Pero en el de Philippe Garrel (“Les enfants désaccordés”, 1964) haces el descubrimiento de que Garrel (¡con 16 años cuando la hizo!) ya tenía ese poder que demostró toda su vida para encuadrar los cafés, las calles de París, y las zonas despobladas moviendo y definiendo en ellos sus peculiares personajes, en este caso de su misma edad, salvo la intervención de su padre, Maurice Garrel y Jean-Daniel Roy.
¡Qué gran descubrimiento!


 

lunes, 1 de septiembre de 2025

L'histoire d'Adèle H.



No es “L’histoire d’Adèle H.” (1975; anoche en la Filmoteca) una de las películas de François Truffaut que me hayan nunca atraído más. Y sin embargo, veo claro que es digna, y muy fuertemente, de estudio, mucho más si se va siguiendo de nuevo su filmografía, como estoy haciendo este verano que ya se acaba.
Hombre pudoroso, que intentaba no mostrarse demasiado, traza aquí el recorrido obsesivo, más allá de la razón, de un personaje por su enamorado. Me han explicado que en unas declaraciones suyas decía que, como por razones obvias él no había podido encarnar el papel que en la película hace Isabelle Adjani, se había desquitado interpretando otro personaje similar, el Julien de “La chambre verte”. Otro más, como el de Adèle H., de esos que harían a cualquier productor que no fuera él mismo desistir de montar una película basada en ellos.
En esta ocasión los títulos de crédito iniciales de la película van ilustrados por unos más bien oscuros, como la música que los acompaña, dibujos de Victor Hugo, sin especificar por ningún lado su nombre. Eso, que aparezca una frase asegurando que lo que vamos a ver está basado en hechos y personajes reales, sin especificar más, que no salga su apellido pese a verse fotografías hechas por él en Guernesey y que de la protagonista del film se diga en algún diálogo solamente que se trata de “la hija de un personaje célebre de Francia”, confirmaba mi creencia, engañado una vez más por mi memoria, de que nunca se oía nombrar en la película al escritor. Craso error: no sólo el Doctor que va a hacer una visita médica a Adèle descubre la personalidad del padre y lo explica a la patrona de la pensión y, de paso, a los espectadores, sino que Adèle misma escribe como una gran revelación en un momento el apellido con su dedo, y al final de la película asistimos a una narración con acompañamiento de documentos fotográficos que exaltan al escritor y dan cuenta del final de su vida.
No obstante, y pese a este homenaje final a Hugo, el interés de Truffaut no reside ahí, sino, claramente, en esta mujer cuya obsesión amorosa la lleva a la perdición, la convierte en “une femme abimée”, caída al más profundo abismo.
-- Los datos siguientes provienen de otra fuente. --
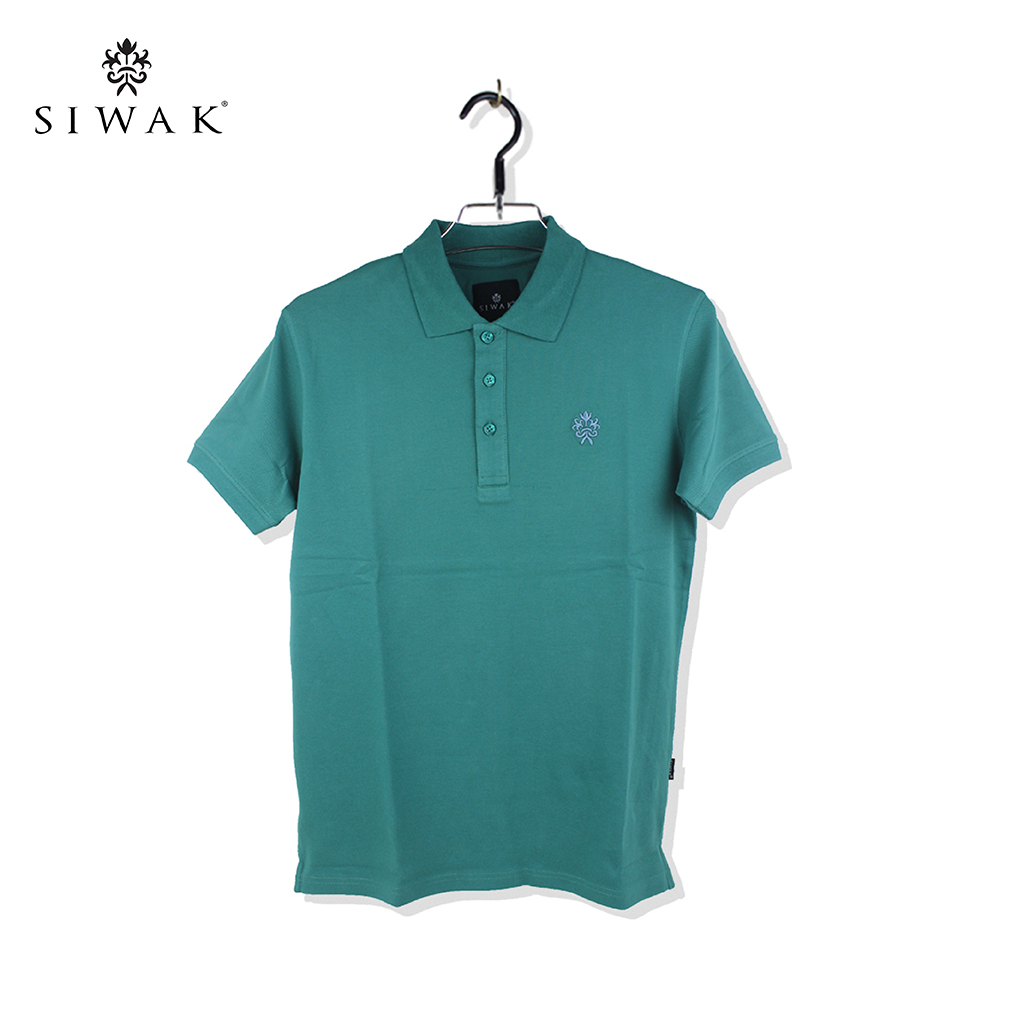 Siwak Men Polo (spl0817)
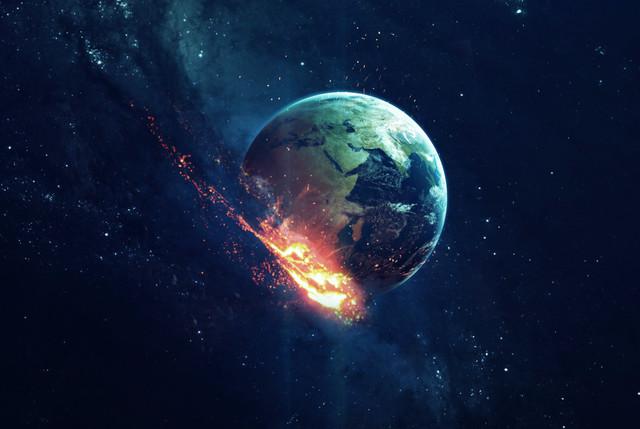 Тунгусский метеорит и другие: ТОП-10 метеоритов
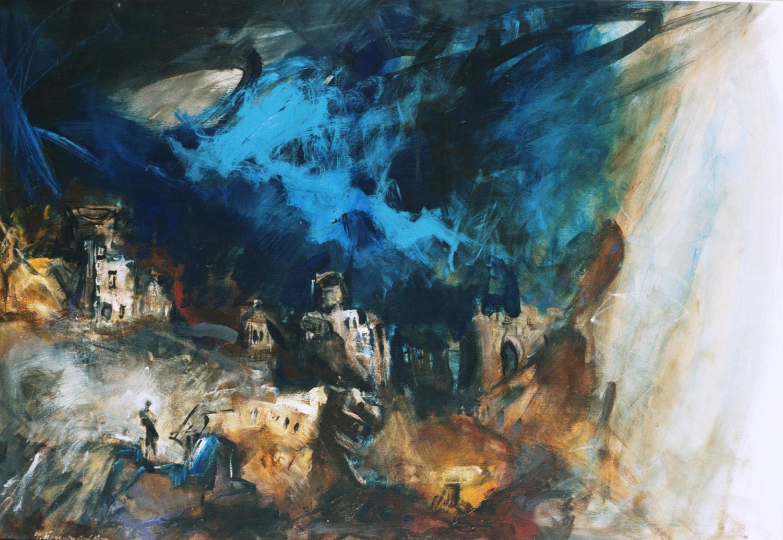 """Oeuvre du peintre macédonien Ilija Penušliski, inspirée par le poème """"Naissance de la parole"""", d'Aco Šopov."""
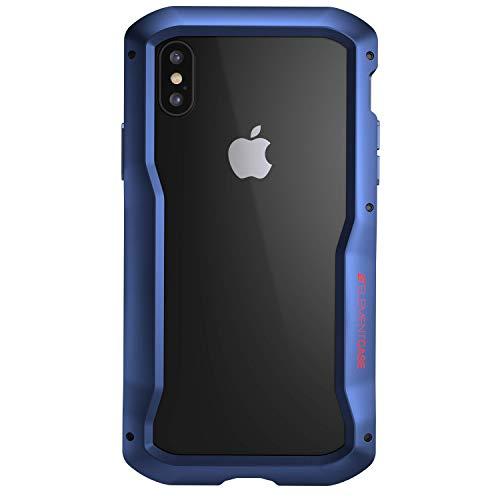 Element Case Vapor S Drop Tested Case for iPhone XS Max - Blue (EMT-322-193E-02)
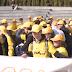 Na Trgu Slobode u Tuzli obilježen Međunarodni dan djece oboljele i liječene od raka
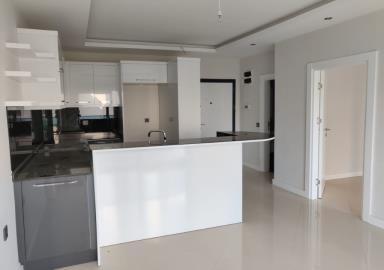 Oba-Diamond-apartment-for-sale-in-Alanya-Oba--17-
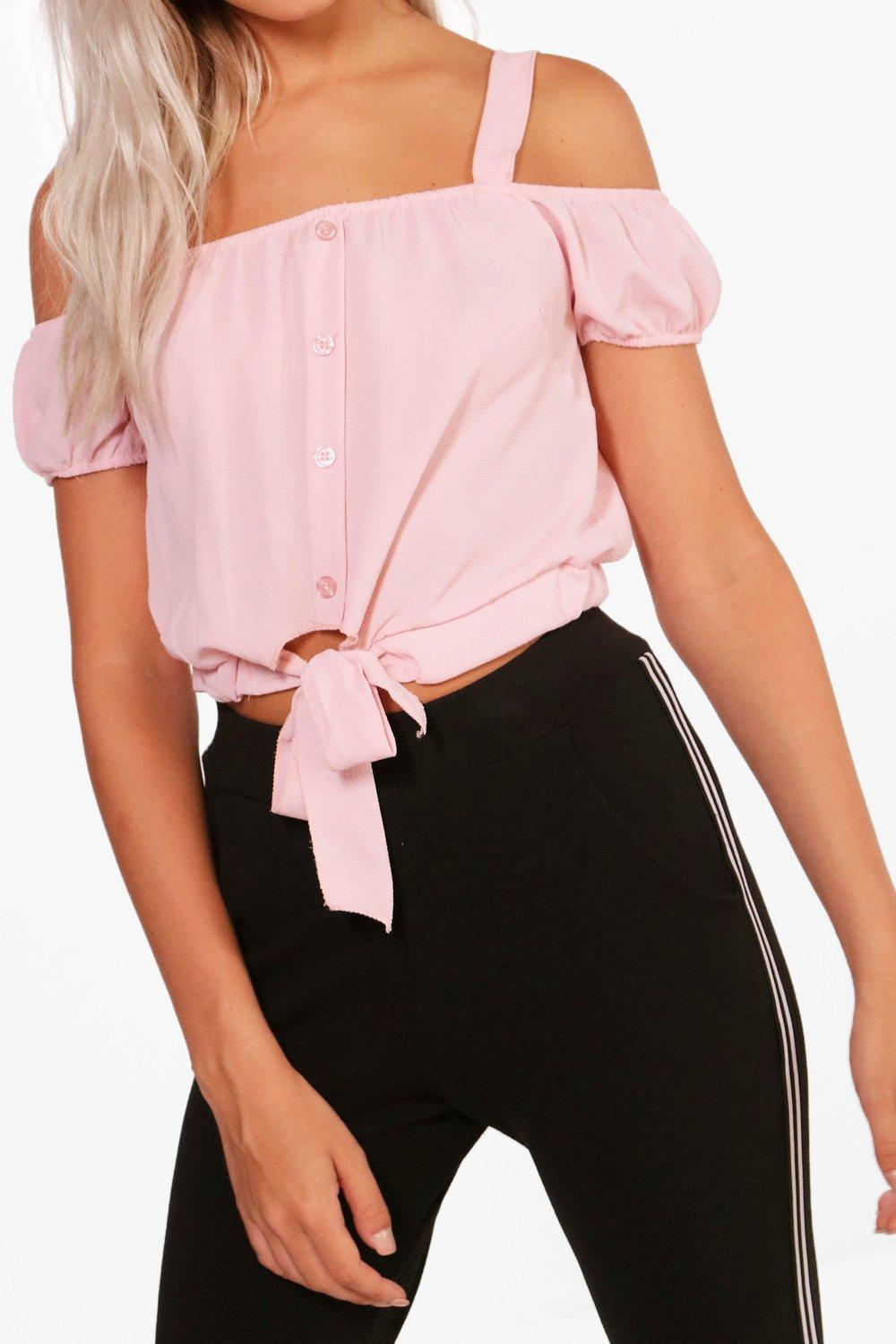 Boohoo-erin-top-court-noue-a-epaules-denudees-pour-Femme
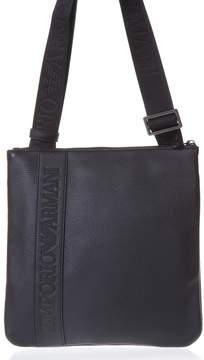 Emporio Armani Black Eco Leather Shoulder Bag
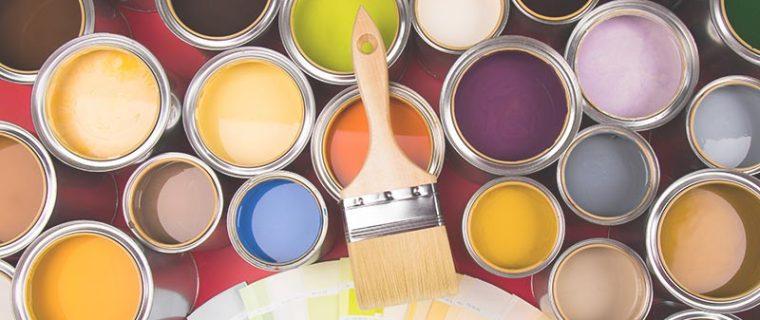 Bombas pneumáticas e peristálticas para aplicações no segmento de tintas e vernizes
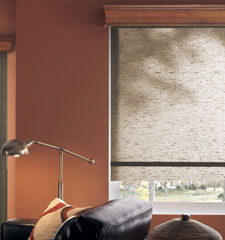 Bali roller shade shown in color Linen Walnut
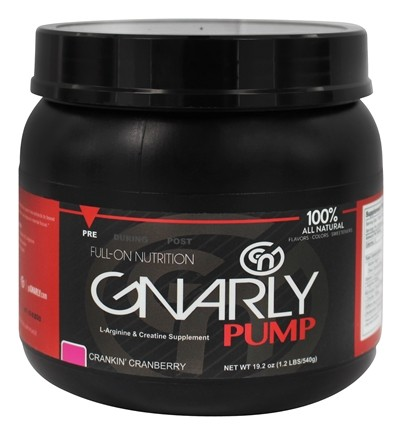 Gnarly Nutrition - Pump L-Arginine & Creatine Supplement Crankin' Cranberry - 19.2 oz.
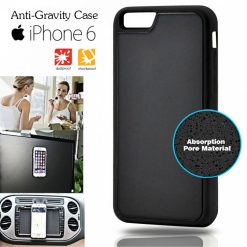 Stick Anywhere Micro Suction Anti Gravity Case  For Iphone 6 - Black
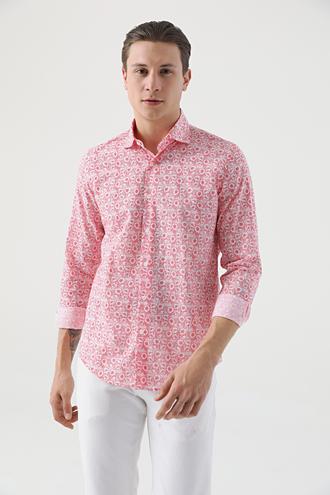Ds Damat Slim Fit Kırmızı Baskılı Gömlek - 8682445291551 | D'S Damat
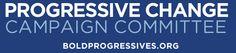 Bucknackt's Sordid Tawdry Blog: PCCC's / PROGRESSIVE CHANGE CAMPAIGN COMMITTEE's T...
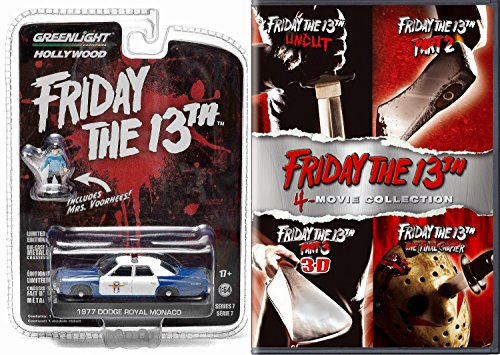 Friday the 13th DVD Movie & Police Car Horror Set Deluxe Edition Friday the 13th Part 2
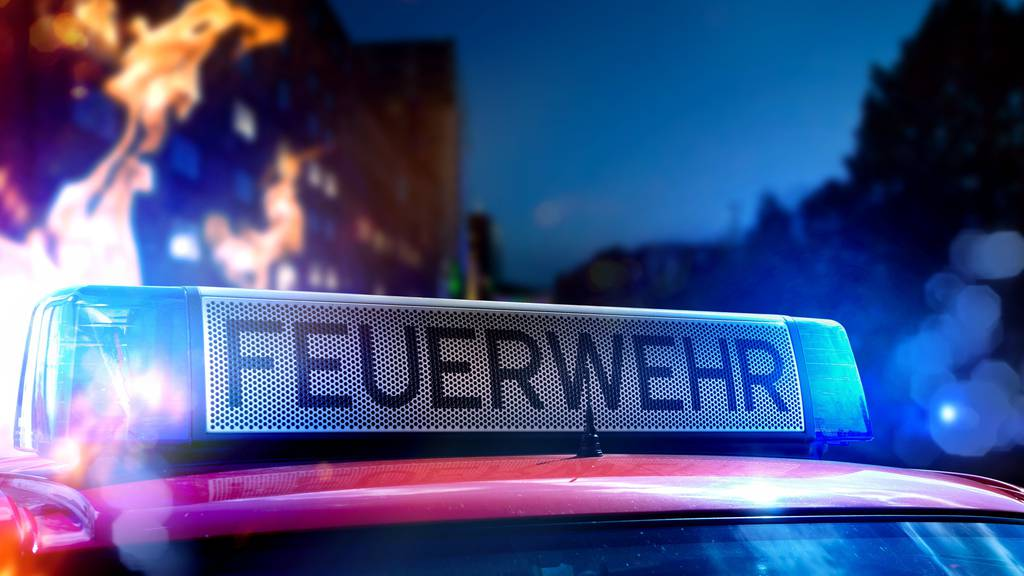Feuerwehrmann erlitt Stromschlag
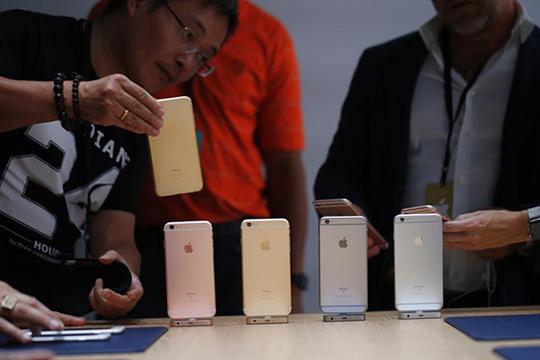 Չինաստանում թողարկել են iPhone 6s-ի 37 դոլարանոց կլոնը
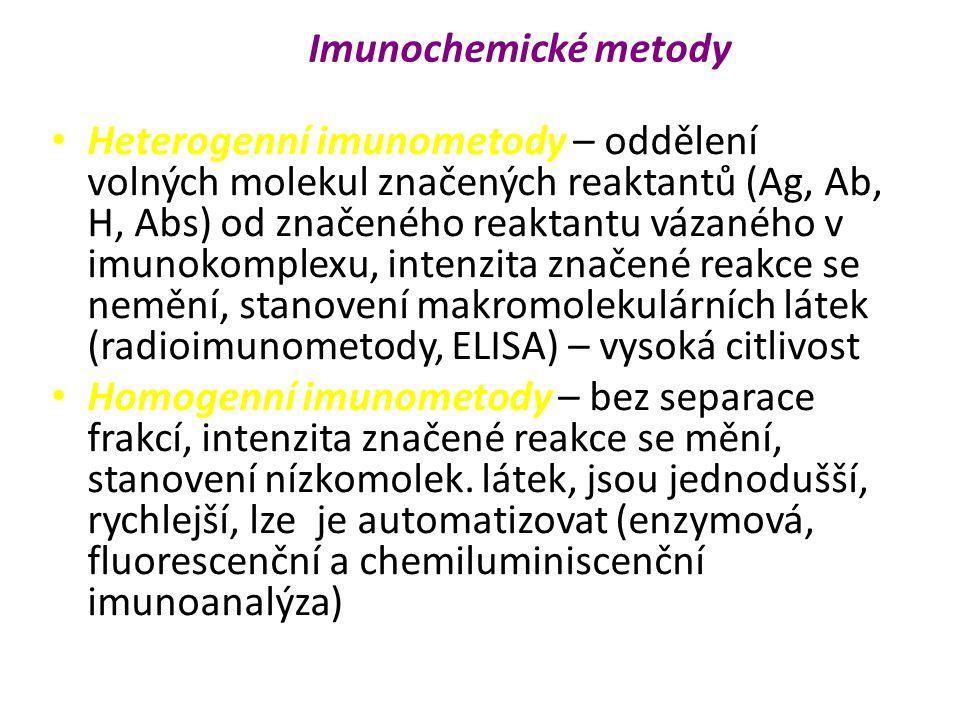 Heterogenní imunometody – oddělení volných molekul značených reaktantů (Ag, Ab, H, Abs) od značeného reaktantu vázaného v imunokomplexu, intenzita značené reakce se nemění, stanovení makromolekulárních látek (radioimunometody, ELISA) – vysoká citlivost Homogenní imunometody – bez separace frakcí, intenzita značené reakce se mění, stanovení nízkomolek.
No es una evolución lineal, siguiendo una recta descendente. Por momentos se intuye que podría haber sido de otra forma. Una escena nos lo demuestra: un niño, en el banco donde va a retirar los giros monetarios que le envía desde Europa su familia, le pregunta cómo se llama. Ella, sin esperanza ya de casarse con su galante (y bastante impresentable) oficial, le da el nombre de Léopoldine, su hermana muerta ahogada, cuya terrible imagen de ahogo bajo las aguas constituye su pesadilla nocturna habitual. Pero una misiva le trae entonces una información que, por un momento, le hace recuperar su esperanza en su boda. En ese momento regresa junto al niño y rectifica, dándole el suyo propio, Adèle.
Film de época para el que Truffaut contó con Néstor Almendros, quien mantiene siempre iluminado el rostro de Adèle cuando desembarca en Halifax en medio de la oscuridad de la noche, capta su vestido inicialmente de colores claros para, después de una contrariedad en su proceso condenatorio, captarla con un traje de rojo profundo, del que ya no se separará hasta el final.
Puestos a arroparse de elementos estimados, Truffaut usó aquí, creo que por primera vez en su filmografía, la preciosa, muy interiorizada música de Maurice Jaubert (L’Atalante). Hizo a Adèle, por otra parte, montar un altar como el que Antoine Doinel montaba a Balzac, sólo que aquí es a su amado y casquivano oficial. Y también dar una de las caricias marca de la casa. No pudiendo ser a él, que la desprecia durante todo el metraje, en esta ocasión va dedicada a la patrona de su pensión, al darse finalmente cuenta de la absoluta bondad y cariño que ésta siente por ella.


Preparando su altar.


Escribiendo cartas, notas, su diario obsesivamente.

El librero donde compraba las resmas de papel para escribir, posibilidad alternativa, opuesto radical al personaje del oficial, pero basta ver la imagen: detrás de los barrotes de su librería, ella fuera, sólo reflejada en el vidrio de su establecimiento.

En las cercanías de Dakar, representando ser las Barbados. 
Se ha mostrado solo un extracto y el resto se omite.